Wrap your lines at 60 to 65 characters, include plenty of white space, and use ASCII characters (slashes, asterisks, etc.) to set off paragraphs.
Always include (easy) unsubscribe instructions and a phone number and the name of a (real) contact person with a title. The editor or director of marketing, for example.
Why a phone number? As you know, B2B sales are almost always made offline through a one-to-one connection between your prospect and your sales exec. Don’t be afraid to include a phone number!
A Couple of Examples
Although they’re a content product in and of themselves — and not a promotional marketing tool per se — Anne Holland’s MarketingSherpa text e-newsletters (“Practical news on Internet marketing”) are a pleasure to read.
Sign up for a couple to get some ideas. She uses great subject lines, and her content is consistently “gotta read” (versus “would be nice to read”).

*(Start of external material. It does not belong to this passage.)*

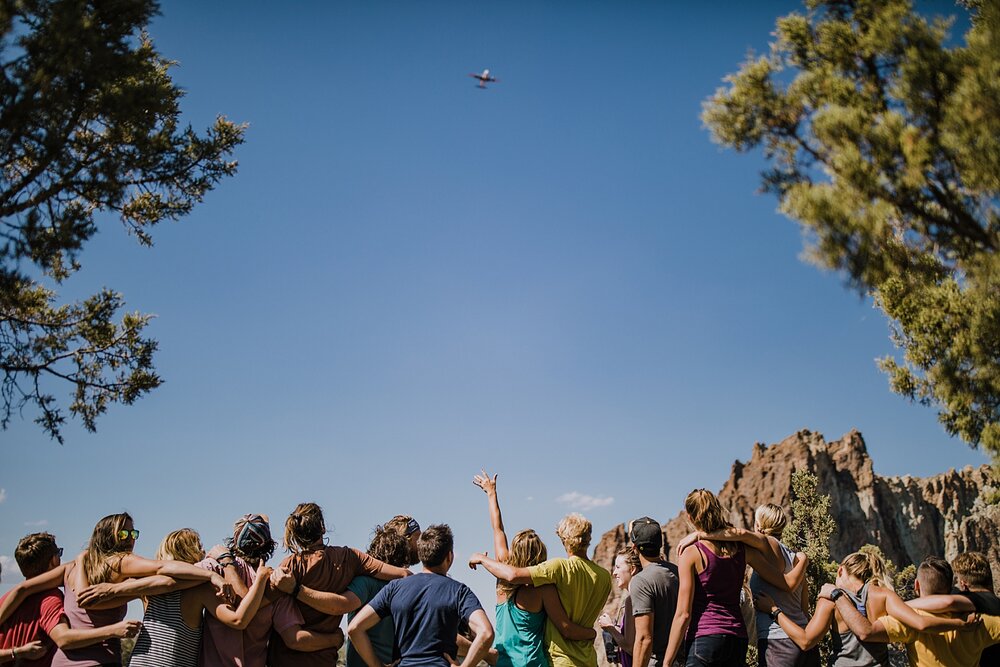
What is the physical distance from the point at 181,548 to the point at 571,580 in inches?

If breaking through the clutter is one of your primary objectives, use that editorial distinction (“a must read” versus “if I get around to it”) to guide your choice of what to include in your e-newsletter.
Another good source for ideas are The Industry Standard‘s e-newsletters (several come in both HTML and text, so you can compare).
Bottom line: Make your e-newsletter as user friendly as possible — in format and tone. Don’t write in corporatespeak. Always put yourself in your reader’s shoes. Would you open the e-newsletter, given the subject line? Would you think warmly of your company after reading it?
Put a lot of thought into your e-newsletter before launching the first issue. If your recipients determine that your e-newsletter is worth opening, skimming, and even saving, you may, over a period of months, be able to measure some real business results. (You can read an interesting article on MarketingProfs.com about measuring the return on investment — ROI — of e-newsletters.)